A report issued by the Governors Highway Safety Association says that drug impairment is becoming more and more of a problem on the nation’s highways. The primary fact used to reach this conclusion is that back in 2015, a higher percentage of drivers involved in fatal automobile crashes were allegedly under the influence of drugs (43%), than those under the influence of alcohol (37%). Since the legal use of marijuana (medical and recreational) has become more widespread, some immediately conclude that the new marijuana laws are sparking an epidemic of driving under the influence of pot. Well, we’re not so sure.
There are several issues that affect our confidence on both the report and the conclusions drawn from it. Don’t get us wrong – we’re not advocating driving under the influence of alcohol or drugs, including marijuana. On the other hand, just because an organization with the word “Governors” in it makes a statement, that doesn’t mean it should be treated as gospel.

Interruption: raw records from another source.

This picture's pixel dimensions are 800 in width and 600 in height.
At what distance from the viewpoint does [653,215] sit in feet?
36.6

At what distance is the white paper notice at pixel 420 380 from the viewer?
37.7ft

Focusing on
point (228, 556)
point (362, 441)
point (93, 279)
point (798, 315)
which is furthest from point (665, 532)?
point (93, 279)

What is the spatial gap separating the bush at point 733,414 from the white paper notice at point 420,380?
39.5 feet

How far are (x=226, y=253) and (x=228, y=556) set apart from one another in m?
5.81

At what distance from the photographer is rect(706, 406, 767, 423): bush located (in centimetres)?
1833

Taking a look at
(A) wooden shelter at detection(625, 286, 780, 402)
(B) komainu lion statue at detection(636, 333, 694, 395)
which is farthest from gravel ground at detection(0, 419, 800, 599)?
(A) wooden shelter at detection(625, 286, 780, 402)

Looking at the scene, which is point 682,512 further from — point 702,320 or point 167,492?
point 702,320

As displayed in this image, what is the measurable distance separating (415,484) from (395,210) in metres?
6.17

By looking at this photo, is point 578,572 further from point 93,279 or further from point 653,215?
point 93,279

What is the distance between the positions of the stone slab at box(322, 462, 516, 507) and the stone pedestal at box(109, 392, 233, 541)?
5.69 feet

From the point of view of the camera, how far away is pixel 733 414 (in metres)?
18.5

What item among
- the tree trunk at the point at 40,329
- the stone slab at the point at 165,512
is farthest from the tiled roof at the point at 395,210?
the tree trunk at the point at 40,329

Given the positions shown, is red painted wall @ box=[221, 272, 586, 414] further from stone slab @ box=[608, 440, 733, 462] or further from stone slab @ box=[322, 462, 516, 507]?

We’re not going to go through the entire report and point out every possible problem with its conclusions. But we will say a couple of things about the study:
- Since there is no scientifically agreed level of impairment with drugs such as marijuana, nor a roadside test to determine the level, conclusions of impairment because of drug use may be suspect. It’s one thing to say a driver had some metabolite of marijuana in his system. It’s quite another to say he was impaired.
- While the GHSA sounds as if it’s an official body, and maybe, to a certain extent, it is, the study we’re talking about was underwritten by the Foundation for Advancing Alcohol Responsibility. That organization’s members include the manufacturers of Bacardi rum, Jack Daniel’s, Jim Beam, Maker’s Mark, Gordon’s, Johnny Walker, Tanqueray, Smirnoff, Cutty Sark, Corona beer, and other. This could lead to the perception that even if the figures are accurate, the conclusions are based on an agenda of diverting attention away from DUI alcohol.
Having said that, it’s clear to us that drunk driving and drugged driving are serious issues in this country, but blaming the drugged driving problem on pot may be somewhat of a stretch.
DUI Drugs in Arizona
Yet another study has emerged on DUI’s in Arizona. The conclusion is that DUI drugs is growing statewide. Well, maybe it is, maybe it isn’t. But this study is also flawed. What it says is that the incidence of DUI drugs is increasing because last year there were more DUI arrests based on drugs than the year before. But here’s one problem. An arrest means, at best, that an officer has a reasonable suspicion that a crime has been committed, and that the suspect committed it. Conviction rates vary widely from place to place, and could be as high as 90% in some areas, or as low 63% in others. In some places over one-third of all DUI cases get dismissed. Relying on arrests to reach conclusions might be helpful evidence; on the other hand, it could mean virtually nothing, and reliance on those figures could lead to erroneous conclusions.